1. The problem statement, all variables and given/known data

(a) Find debye frequency.
(b) Find number of atoms.

2. Relevant equations

3. The attempt at a solution

Part(a)

Density of states is given by
$$g(\omega) = \frac{3V\omega^2}{2 \pi^2 c^3} = N \left[ \frac{12 \pi \omega^2}{(2\pi)^2 n c^3} \right] = 9N \frac{\omega}{\omega_D^3}$$
Debye frequency is given by
$$\omega_D^3 = 6 \pi^2 n c^3$$

Part(b)
The number of atoms $N$ is related to occupation number $n(\vec k)$ by
$$N = \sum\limits_{k} n(\vec k) = \int \frac{g(\omega)}{e^{\beta \hbar \omega} - 1} d\omega$$
$$N = \frac{3V}{2 \pi^2 c^3} \int_0^{\infty} \frac{\omega^2}{e^{\beta \hbar \omega} - 1} d\omega$$
$$N =\frac{3V}{2 \pi^2 c^3} \left( \frac{1}{\beta \hbar}\right)^3 \int_0^{\infty} \frac{x^2}{e^x -1} dx$$
$$N = \frac{3V}{2\pi^2 c^3} \left(\frac{k}{\hbar} \right)^3 \cdot 2.404 \cdot T^3$$

Which volume should I use at this point?
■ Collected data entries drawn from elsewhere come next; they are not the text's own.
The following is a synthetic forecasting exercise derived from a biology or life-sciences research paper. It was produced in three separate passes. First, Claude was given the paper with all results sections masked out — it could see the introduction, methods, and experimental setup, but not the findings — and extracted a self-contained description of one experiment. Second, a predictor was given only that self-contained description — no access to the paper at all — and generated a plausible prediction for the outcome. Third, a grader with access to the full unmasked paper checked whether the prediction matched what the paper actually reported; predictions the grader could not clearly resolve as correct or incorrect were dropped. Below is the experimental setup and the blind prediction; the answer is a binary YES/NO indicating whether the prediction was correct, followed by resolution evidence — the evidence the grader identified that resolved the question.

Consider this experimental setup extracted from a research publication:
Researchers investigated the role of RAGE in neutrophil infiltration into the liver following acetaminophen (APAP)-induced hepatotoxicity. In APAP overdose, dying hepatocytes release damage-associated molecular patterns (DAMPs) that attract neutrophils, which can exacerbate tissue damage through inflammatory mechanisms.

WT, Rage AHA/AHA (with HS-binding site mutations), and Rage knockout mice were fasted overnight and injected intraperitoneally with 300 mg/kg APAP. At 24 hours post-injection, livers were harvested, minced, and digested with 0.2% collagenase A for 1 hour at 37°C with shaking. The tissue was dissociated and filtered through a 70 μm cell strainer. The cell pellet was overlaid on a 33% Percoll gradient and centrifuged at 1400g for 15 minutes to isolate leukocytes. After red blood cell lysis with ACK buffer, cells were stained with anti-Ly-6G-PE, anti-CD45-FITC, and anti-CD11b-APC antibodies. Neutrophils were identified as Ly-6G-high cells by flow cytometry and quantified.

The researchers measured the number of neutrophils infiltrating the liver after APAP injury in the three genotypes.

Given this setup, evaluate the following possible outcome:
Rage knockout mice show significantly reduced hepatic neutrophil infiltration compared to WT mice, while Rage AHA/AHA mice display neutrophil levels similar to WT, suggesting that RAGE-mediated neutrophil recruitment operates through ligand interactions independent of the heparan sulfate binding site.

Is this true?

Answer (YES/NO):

Should I use $(0.409nm)^3$ or should I use $(180nm)^3$?
Using the former gives $2.07$ which is exactly the number of lattice points of an FCC lattice. Using the latter gives $1.8 \times 10^8$.

2. Apr 29, 2015

### Staff: Mentor

"present within the nanocrystal" -> (180nm)3

3. Apr 30, 2015

### unscientific

Using the lattice constant gives exactly $N\approx 2$. Could I take that my answers are right?

4. May 1, 2015

### Staff: Mentor

Exactly 2? That is odd, it depends on temperature and there is no reason why this specific temperature should give exactly 2.

5. May 2, 2015

### unscientific

Considering this is an FCC, does 2 phonons = 2 lattice points?

6. May 2, 2015

### Staff: Mentor

What happens if you take a different temperature, like 100 K or 300 K?

7. May 3, 2015

### unscientific

True. So Number of phonons $\neq$ number of lattice points?

8. May 3, 2015

### Staff: Mentor

Sure.
There can be a temperature where the numbers are similar, but that is a meaningless coincidence.